Pour mieux comprendre l’immanence réciproque prenons la comparaison de l’amour. L’amour tend à faire que deux êtres soient “un” tout en restant “deux”. L’amour est en quête de transparence, en quête de l’interpénétration, de la fusion des deux êtres pour se réaliser, se heurtant toujours à cette limite du corps, qui indivise. L’amour trouve sa joie suprême à donner la joie à l’autre. L’amour a vocation à donner, et à donner la joie, et à puiser dans la joie de l’autre sa propre joie. Mais là encore le corps limite la quête, en empêchant de rejoindre parfaitement l’autre et sa joie. Le franchissement de la limite imposée par le corps, l’unité dans la dualité respectée, tout cela que le chrétien ne peut réaliser, constitue cependant ce vers quoi il tend de toutes ses forces. C’est déjà un bonheur pour lui de découvrir en contemplant le mystère du Dieu-Amour (cf. 1 Jn 3, 8 et 1 Jn 3, 16) qu’il existe un cas au moins où l’amour parfait a réussi. Le chrétien peut déjà se réjouir de ce qu’en Dieu est souverainement réalisé ce qu’il voudrait que fût pour lui-même l’amour. Cette joie culmine quand la foi fait naître en l’homme l’espérance d’être pris un jour lui aussi, avec tous ses frères, dans cet amour. L’un qui est en l’autre nous invite à le rejoindre pour être avec l’autre. L’intelligence de la foi se nourrit de l’intelligence de l’amour.

 

“Les corps qui sont semblables entre eux peuvent d’une manière ou d’une autre se séparer et exister loin les uns des autres, comme c’est le cas pour les fils des hommes par rapport à leurs pères. Il en allait ainsi d’Adam et de son fils Seth, dont il est écrit qu’il “était semblable à l’apparence de son père” (Gn 5, 3).

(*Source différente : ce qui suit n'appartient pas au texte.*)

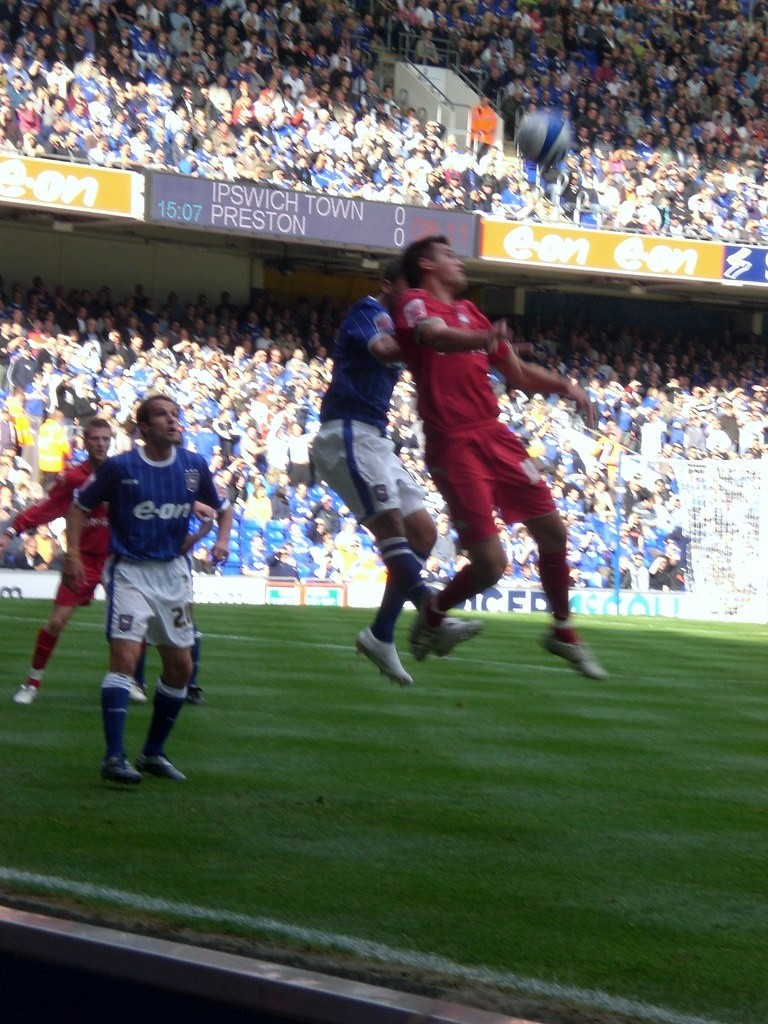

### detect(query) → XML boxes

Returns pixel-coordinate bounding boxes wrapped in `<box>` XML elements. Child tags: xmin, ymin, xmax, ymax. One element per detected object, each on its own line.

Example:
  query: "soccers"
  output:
<box><xmin>518</xmin><ymin>108</ymin><xmax>570</xmax><ymax>164</ymax></box>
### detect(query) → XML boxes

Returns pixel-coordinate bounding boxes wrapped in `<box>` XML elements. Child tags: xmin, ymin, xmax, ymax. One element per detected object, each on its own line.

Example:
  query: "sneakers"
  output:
<box><xmin>128</xmin><ymin>678</ymin><xmax>148</xmax><ymax>703</ymax></box>
<box><xmin>135</xmin><ymin>752</ymin><xmax>188</xmax><ymax>781</ymax></box>
<box><xmin>186</xmin><ymin>683</ymin><xmax>205</xmax><ymax>704</ymax></box>
<box><xmin>433</xmin><ymin>617</ymin><xmax>485</xmax><ymax>658</ymax></box>
<box><xmin>355</xmin><ymin>625</ymin><xmax>413</xmax><ymax>686</ymax></box>
<box><xmin>412</xmin><ymin>590</ymin><xmax>445</xmax><ymax>661</ymax></box>
<box><xmin>137</xmin><ymin>682</ymin><xmax>148</xmax><ymax>695</ymax></box>
<box><xmin>99</xmin><ymin>751</ymin><xmax>144</xmax><ymax>784</ymax></box>
<box><xmin>536</xmin><ymin>630</ymin><xmax>609</xmax><ymax>680</ymax></box>
<box><xmin>13</xmin><ymin>684</ymin><xmax>38</xmax><ymax>704</ymax></box>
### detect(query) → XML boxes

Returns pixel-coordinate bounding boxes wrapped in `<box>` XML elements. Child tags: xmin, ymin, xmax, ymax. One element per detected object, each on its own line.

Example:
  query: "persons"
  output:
<box><xmin>0</xmin><ymin>0</ymin><xmax>768</xmax><ymax>246</ymax></box>
<box><xmin>394</xmin><ymin>234</ymin><xmax>610</xmax><ymax>681</ymax></box>
<box><xmin>0</xmin><ymin>417</ymin><xmax>148</xmax><ymax>704</ymax></box>
<box><xmin>314</xmin><ymin>259</ymin><xmax>485</xmax><ymax>685</ymax></box>
<box><xmin>1</xmin><ymin>272</ymin><xmax>768</xmax><ymax>599</ymax></box>
<box><xmin>70</xmin><ymin>394</ymin><xmax>233</xmax><ymax>784</ymax></box>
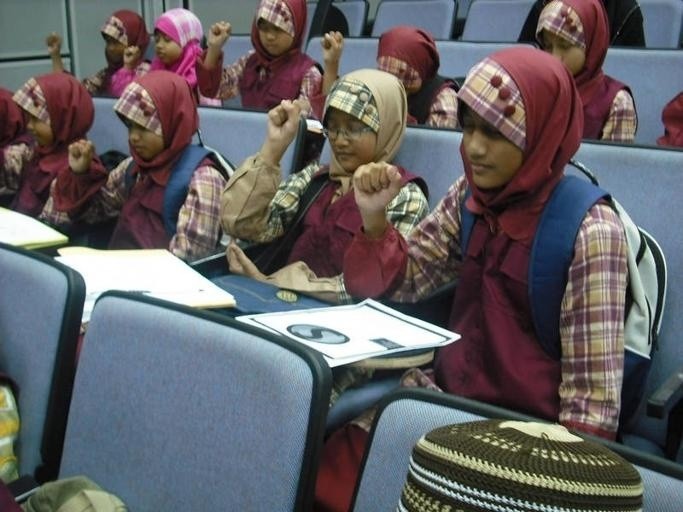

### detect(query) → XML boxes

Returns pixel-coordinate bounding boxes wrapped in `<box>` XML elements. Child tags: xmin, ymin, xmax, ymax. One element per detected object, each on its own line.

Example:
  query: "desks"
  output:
<box><xmin>208</xmin><ymin>273</ymin><xmax>403</xmax><ymax>430</ymax></box>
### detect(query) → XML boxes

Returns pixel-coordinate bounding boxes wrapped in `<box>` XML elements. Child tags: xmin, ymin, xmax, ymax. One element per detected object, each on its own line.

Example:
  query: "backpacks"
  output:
<box><xmin>459</xmin><ymin>159</ymin><xmax>668</xmax><ymax>423</ymax></box>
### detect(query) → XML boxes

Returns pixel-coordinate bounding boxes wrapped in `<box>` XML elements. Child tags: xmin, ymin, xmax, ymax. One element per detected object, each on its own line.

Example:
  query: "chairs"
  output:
<box><xmin>0</xmin><ymin>242</ymin><xmax>87</xmax><ymax>512</ymax></box>
<box><xmin>561</xmin><ymin>142</ymin><xmax>682</xmax><ymax>463</ymax></box>
<box><xmin>347</xmin><ymin>390</ymin><xmax>682</xmax><ymax>512</ymax></box>
<box><xmin>2</xmin><ymin>2</ymin><xmax>683</xmax><ymax>273</ymax></box>
<box><xmin>1</xmin><ymin>290</ymin><xmax>333</xmax><ymax>512</ymax></box>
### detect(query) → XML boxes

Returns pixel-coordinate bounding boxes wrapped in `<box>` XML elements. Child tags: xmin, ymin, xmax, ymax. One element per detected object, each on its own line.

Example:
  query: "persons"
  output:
<box><xmin>1</xmin><ymin>0</ymin><xmax>683</xmax><ymax>510</ymax></box>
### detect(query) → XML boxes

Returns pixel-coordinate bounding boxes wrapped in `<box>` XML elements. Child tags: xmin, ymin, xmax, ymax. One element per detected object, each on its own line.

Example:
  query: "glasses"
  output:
<box><xmin>320</xmin><ymin>127</ymin><xmax>371</xmax><ymax>140</ymax></box>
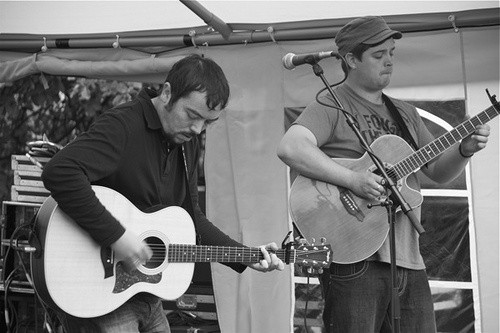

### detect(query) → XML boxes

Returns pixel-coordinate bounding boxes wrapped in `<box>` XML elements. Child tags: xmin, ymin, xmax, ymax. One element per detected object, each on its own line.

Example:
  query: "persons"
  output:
<box><xmin>276</xmin><ymin>17</ymin><xmax>491</xmax><ymax>333</ymax></box>
<box><xmin>38</xmin><ymin>56</ymin><xmax>284</xmax><ymax>333</ymax></box>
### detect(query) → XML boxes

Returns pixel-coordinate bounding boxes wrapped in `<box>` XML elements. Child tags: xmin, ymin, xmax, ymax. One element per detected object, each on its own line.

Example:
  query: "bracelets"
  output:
<box><xmin>458</xmin><ymin>143</ymin><xmax>474</xmax><ymax>158</ymax></box>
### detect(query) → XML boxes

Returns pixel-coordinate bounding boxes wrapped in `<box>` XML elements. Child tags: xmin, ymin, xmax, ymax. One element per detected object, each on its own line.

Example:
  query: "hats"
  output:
<box><xmin>335</xmin><ymin>16</ymin><xmax>402</xmax><ymax>57</ymax></box>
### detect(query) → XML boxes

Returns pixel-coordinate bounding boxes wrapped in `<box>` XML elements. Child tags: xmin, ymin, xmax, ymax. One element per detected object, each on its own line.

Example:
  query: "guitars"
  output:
<box><xmin>287</xmin><ymin>87</ymin><xmax>500</xmax><ymax>265</ymax></box>
<box><xmin>29</xmin><ymin>185</ymin><xmax>334</xmax><ymax>320</ymax></box>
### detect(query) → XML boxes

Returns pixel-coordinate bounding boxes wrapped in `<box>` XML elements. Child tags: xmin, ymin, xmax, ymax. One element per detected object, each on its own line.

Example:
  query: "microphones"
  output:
<box><xmin>282</xmin><ymin>51</ymin><xmax>337</xmax><ymax>70</ymax></box>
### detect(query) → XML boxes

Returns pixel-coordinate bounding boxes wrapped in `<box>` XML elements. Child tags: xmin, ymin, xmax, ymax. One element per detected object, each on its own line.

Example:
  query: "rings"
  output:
<box><xmin>377</xmin><ymin>185</ymin><xmax>381</xmax><ymax>191</ymax></box>
<box><xmin>132</xmin><ymin>258</ymin><xmax>138</xmax><ymax>264</ymax></box>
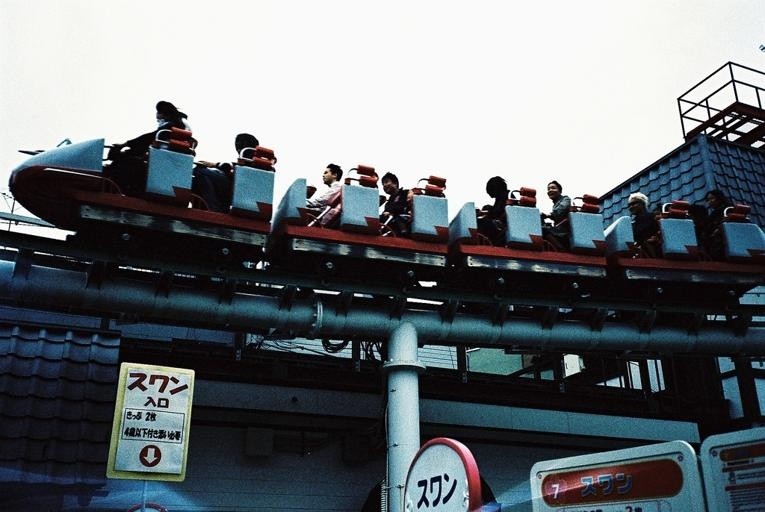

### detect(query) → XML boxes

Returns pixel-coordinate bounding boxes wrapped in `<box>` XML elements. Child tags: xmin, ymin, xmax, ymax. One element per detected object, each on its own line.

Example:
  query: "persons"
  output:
<box><xmin>652</xmin><ymin>208</ymin><xmax>662</xmax><ymax>227</ymax></box>
<box><xmin>694</xmin><ymin>189</ymin><xmax>737</xmax><ymax>262</ymax></box>
<box><xmin>192</xmin><ymin>134</ymin><xmax>259</xmax><ymax>213</ymax></box>
<box><xmin>380</xmin><ymin>172</ymin><xmax>416</xmax><ymax>237</ymax></box>
<box><xmin>541</xmin><ymin>181</ymin><xmax>573</xmax><ymax>252</ymax></box>
<box><xmin>628</xmin><ymin>192</ymin><xmax>662</xmax><ymax>258</ymax></box>
<box><xmin>307</xmin><ymin>163</ymin><xmax>343</xmax><ymax>226</ymax></box>
<box><xmin>478</xmin><ymin>175</ymin><xmax>509</xmax><ymax>247</ymax></box>
<box><xmin>104</xmin><ymin>102</ymin><xmax>190</xmax><ymax>195</ymax></box>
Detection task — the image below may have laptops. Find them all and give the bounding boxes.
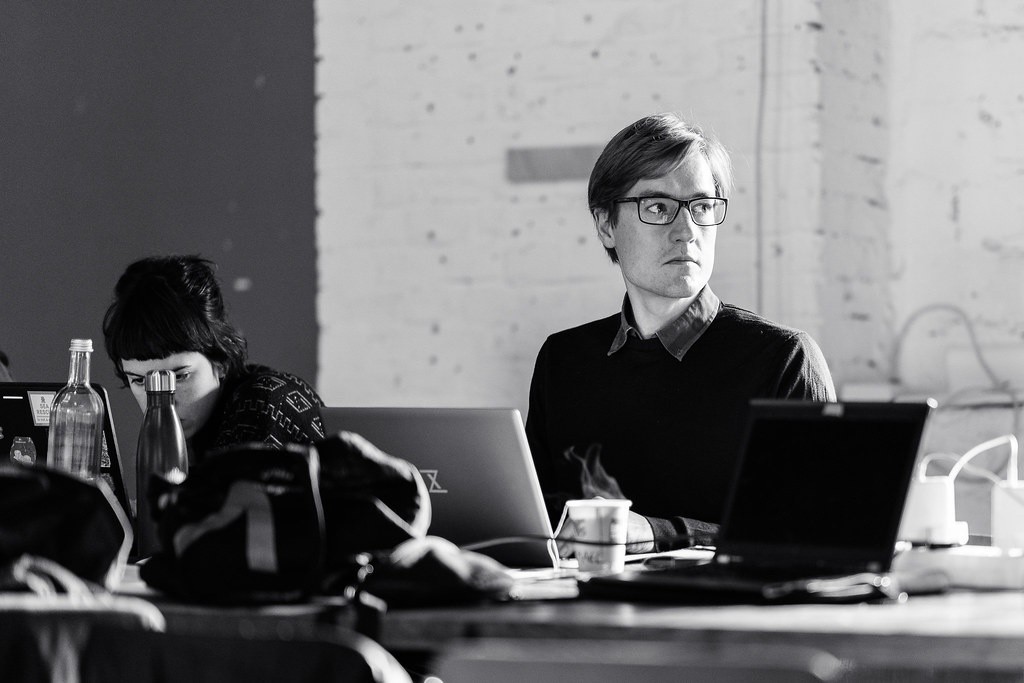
[0,381,133,526]
[624,400,936,581]
[320,406,714,572]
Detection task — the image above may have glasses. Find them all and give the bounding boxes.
[614,196,728,226]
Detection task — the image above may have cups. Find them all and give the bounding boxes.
[566,500,633,576]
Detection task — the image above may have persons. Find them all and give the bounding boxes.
[102,256,330,610]
[526,113,839,556]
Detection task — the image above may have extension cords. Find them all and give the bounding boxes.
[891,545,1024,592]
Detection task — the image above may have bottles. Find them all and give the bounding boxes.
[47,339,104,485]
[136,370,189,556]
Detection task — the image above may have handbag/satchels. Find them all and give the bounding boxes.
[143,429,432,605]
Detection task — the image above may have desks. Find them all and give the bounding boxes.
[364,585,1024,683]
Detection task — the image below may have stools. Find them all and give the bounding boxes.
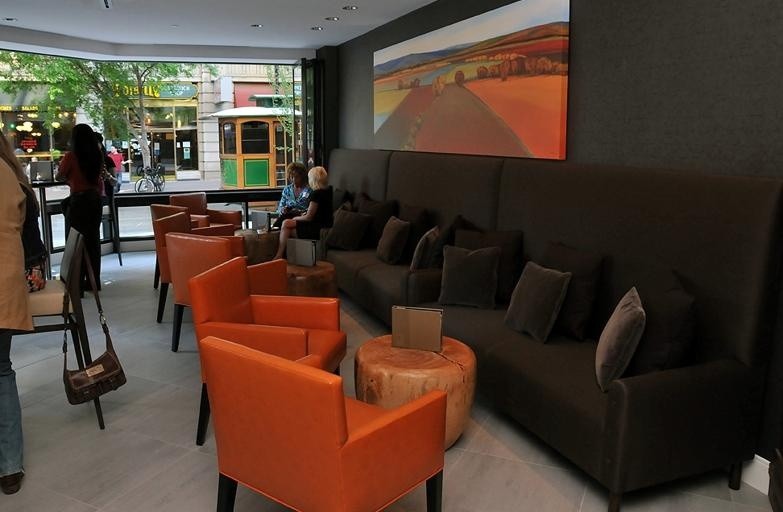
[152,211,245,322]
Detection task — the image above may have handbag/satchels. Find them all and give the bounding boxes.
[63,232,127,404]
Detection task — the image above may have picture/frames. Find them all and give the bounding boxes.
[372,0,572,160]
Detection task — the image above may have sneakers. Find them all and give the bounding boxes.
[0,470,23,494]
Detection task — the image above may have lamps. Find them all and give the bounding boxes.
[341,4,358,14]
[323,16,340,23]
[3,16,17,24]
[310,26,323,33]
[250,23,264,28]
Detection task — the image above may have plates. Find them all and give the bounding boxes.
[272,226,278,229]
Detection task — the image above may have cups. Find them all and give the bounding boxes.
[303,191,309,197]
[257,229,265,235]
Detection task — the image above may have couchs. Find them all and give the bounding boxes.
[316,147,778,512]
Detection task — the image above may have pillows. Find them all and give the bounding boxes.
[325,210,373,251]
[402,205,430,224]
[595,284,646,394]
[629,260,702,369]
[448,216,525,306]
[408,222,442,275]
[374,216,412,266]
[501,261,573,344]
[539,242,604,335]
[353,191,398,219]
[330,188,348,208]
[437,243,502,310]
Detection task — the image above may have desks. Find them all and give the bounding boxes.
[29,177,124,280]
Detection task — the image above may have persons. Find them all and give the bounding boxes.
[60,132,118,217]
[271,165,333,261]
[0,156,35,496]
[107,146,133,193]
[272,163,313,230]
[55,124,105,298]
[0,129,48,293]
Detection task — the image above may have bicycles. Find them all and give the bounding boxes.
[135,168,165,192]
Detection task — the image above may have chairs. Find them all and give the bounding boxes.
[12,228,106,430]
[169,188,242,227]
[186,256,347,445]
[149,199,235,289]
[164,230,287,352]
[196,334,449,512]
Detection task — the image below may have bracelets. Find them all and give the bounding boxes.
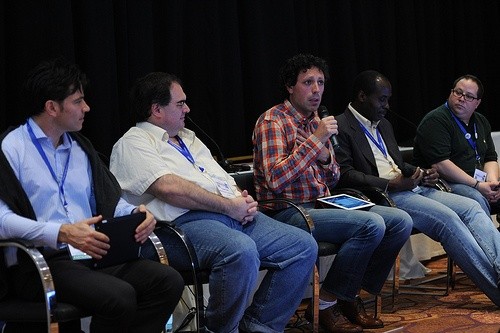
[473,180,479,189]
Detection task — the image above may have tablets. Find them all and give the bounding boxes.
[317,194,375,210]
[92,213,145,270]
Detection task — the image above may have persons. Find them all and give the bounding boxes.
[108,70,318,333]
[413,74,500,232]
[0,71,186,333]
[332,68,500,308]
[251,53,413,332]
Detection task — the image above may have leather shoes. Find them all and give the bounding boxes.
[338,296,384,329]
[304,301,363,333]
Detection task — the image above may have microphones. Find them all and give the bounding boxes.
[400,166,426,177]
[186,116,249,173]
[318,105,337,146]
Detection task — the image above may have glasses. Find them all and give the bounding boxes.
[451,89,477,102]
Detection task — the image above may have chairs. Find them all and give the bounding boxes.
[0,157,458,333]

Mais la génération du Fils à partir du Père est, par nature, autre que celle des hommes; lui est non seulement semblable au Père, mais aussi indivisible (αδιαίρετos) d’avec sa substance; lui et le Père sont un, comme il a dit (cf. Jn 10, 30) et d’autre part, de toute éternité, le Verbe est dans le Père et le Père dans le Verbe, comme c’est le cas pour le rayonnement par rapport à la lumière : pour toutes ces raisons le concile, qui pensait (lui aussi) de cette façon a bien fait d’écrire : consubstantiel (ομοούσιος).

De decr. Sur les décrets du concile de Nicée, 20, 4.